P.S

Первый после операции год оказался невероятно прекрасным и поразительно тяжёлым. Это было испытание болью, стыдом и любовью, покуда неподвижная Элис часами смотрела, как текло лекарство из двух полных капельниц. Она тренировала в себе силу духа и стойкость, когда увеличивать дозу морфина было уже слишком опасно. Ну а Джеральд, который впервые оказался не в силах хоть как-то помочь, ложился рядом, гладил по волосам и нашёптывал смешные глупости. Иногда выбалтывал правительственные тайны и обязательно читал наизусть Лонгфелло. Он шутил, что не позволит погрязнуть в страданиях, раз в их истории Гайавата умудрился спасти свою Миннегагу. Элис по-доброму огрызалась и просила умерить эго, с которым в одной палате делалось тесно.

Восстановление шло очень медленно. Не помогло даже возвращение в родную квартиру. Сказывалась катастрофическая худоба и год, полный тревог. Пережившее операцию тело напрочь отвергало делать что-то ещё и оставалось беспомощным, вызывая у Элис приступы злости, когда Джеральд пытался помочь. Щёки стыдливо горели, когда с абсолютно невозмутимым лицом, Риверс усаживал её в ванную и аккуратно мыл голову или промакивал грубый шрам. Это было так унизительно! Чересчур откровенно! Элис отчаянно сомневалась, что их чувства готовы к чему-то подобному. Ей, как и каждой девушке, хотелось видеть в глазах любимого человека если не восхищение, то хотя бы радость. Однако проклятое сердце лишило её даже этого.

С мёртвой точки дело сдвинулось лишь в октябре, когда деятельный О’Нили, о чьём неизбежном приезде все позабыли, взял жизнь двоих одиночек под свой контроль. Он объявился на пороге квартиры в один из вечеров, и Элис не представляла, как объяснить всё случившееся ошеломлённому лучшему другу. К счастью, квохчущая часть победила в Джо ту, что усиленно шептала разбить Джеральду нос, и он с воодушевлением взялся за роль сиделки. С упорством застрявшего во льдах танкера Джошуа ломал сопротивление Элис, запихивал в неё тарелку за тарелкой своей стряпни и два раза в день выводил гулять по Изи-стрит.

О’Нили провёл с ними две недели и даже умудрился ни разу не поругаться с Риверсом, который разрывался между работой и Эл. За это время боли почти ушли, и теперь приходили лишь изредка стойкими приступами. Она даже смогла набрать вес. Так что обратно в Бостон Джо улетел со спокойной душой и умопомрачительными новостями. А через день Элис нашла спрятанную в шкаф футболку с надписью: «Моё сердце любит Иисуса».

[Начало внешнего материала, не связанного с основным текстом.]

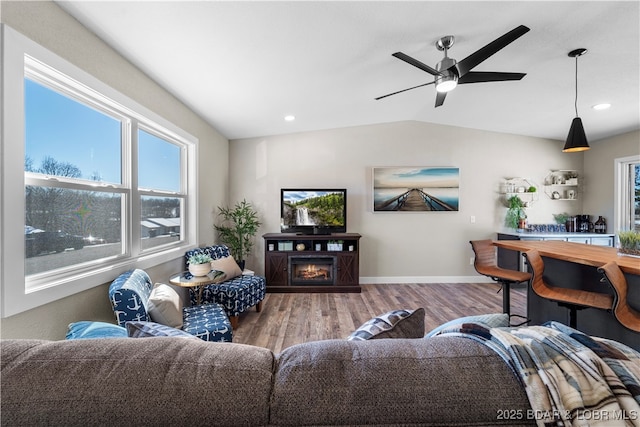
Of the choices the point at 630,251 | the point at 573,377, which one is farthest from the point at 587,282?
the point at 573,377

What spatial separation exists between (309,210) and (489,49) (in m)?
2.99

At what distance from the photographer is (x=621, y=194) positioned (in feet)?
13.8

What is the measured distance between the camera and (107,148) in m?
2.14

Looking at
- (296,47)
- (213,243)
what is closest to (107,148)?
(296,47)

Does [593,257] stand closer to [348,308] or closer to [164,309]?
[348,308]

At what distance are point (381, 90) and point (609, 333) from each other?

Ещё через месяц Элис смогла осилить три мили пешком и перестала быть бледно-синюшным подобием человека. Разумеется, она не стала красавицей, да и шрам по-прежнему раздражал: он чесался, немел и неприятно тянул. Один его вид доводил Элис до бешенства, что однажды вообще вылилось в истерический приступ ярости.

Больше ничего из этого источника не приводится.